§ **TASK REQUIREMENTS**
Every record must be restated exactly. Drop the images.

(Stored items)
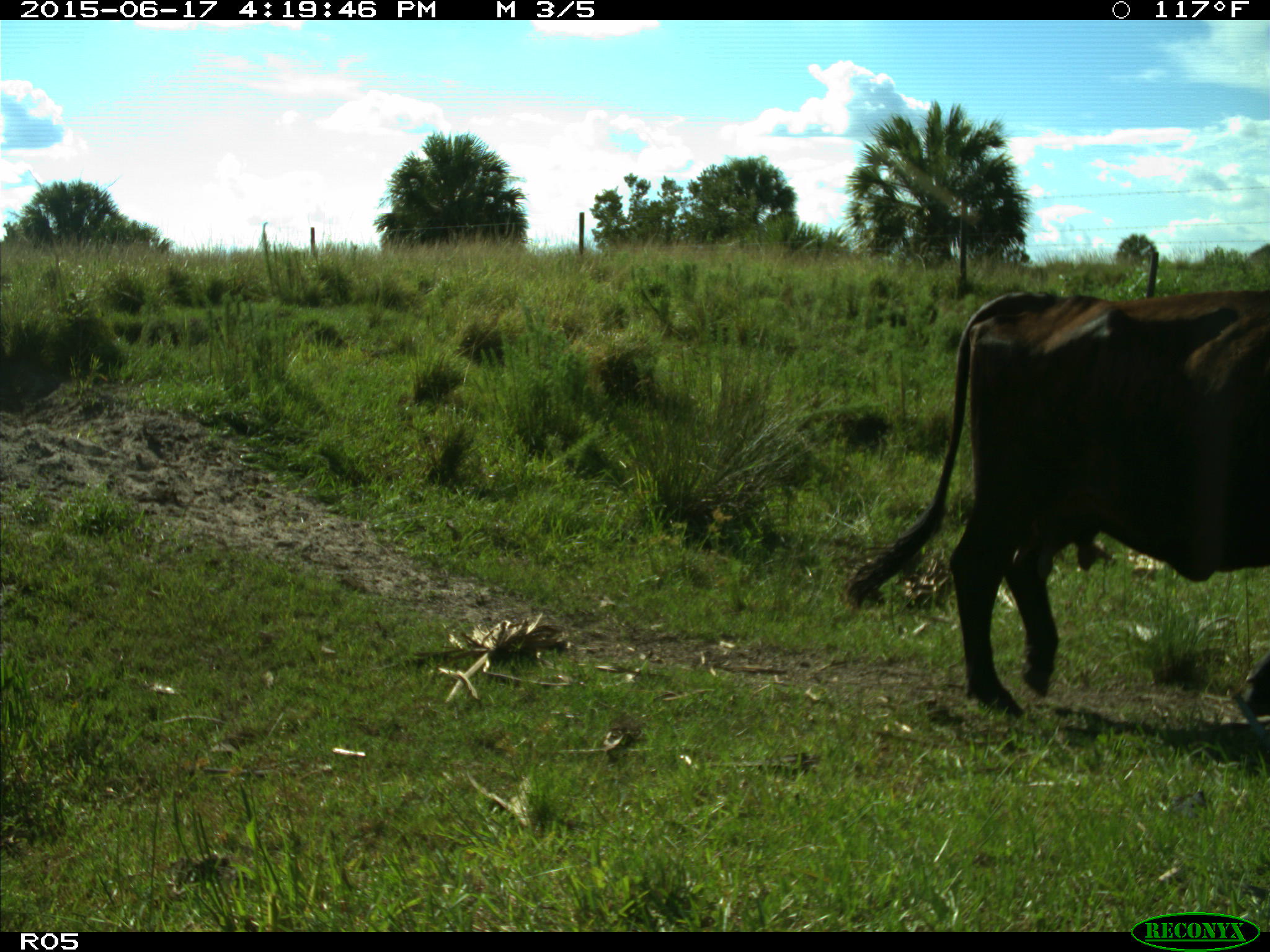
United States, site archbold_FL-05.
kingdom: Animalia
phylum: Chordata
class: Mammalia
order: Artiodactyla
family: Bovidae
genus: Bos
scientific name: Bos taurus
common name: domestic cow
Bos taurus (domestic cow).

§ **EXERCISE RESULT**
United States, site archbold_FL-05.
kingdom: Animalia
phylum: Chordata
class: Mammalia
order: Artiodactyla
family: Bovidae
genus: Bos
scientific name: Bos taurus
common name: domestic cow
Bos taurus (domestic cow).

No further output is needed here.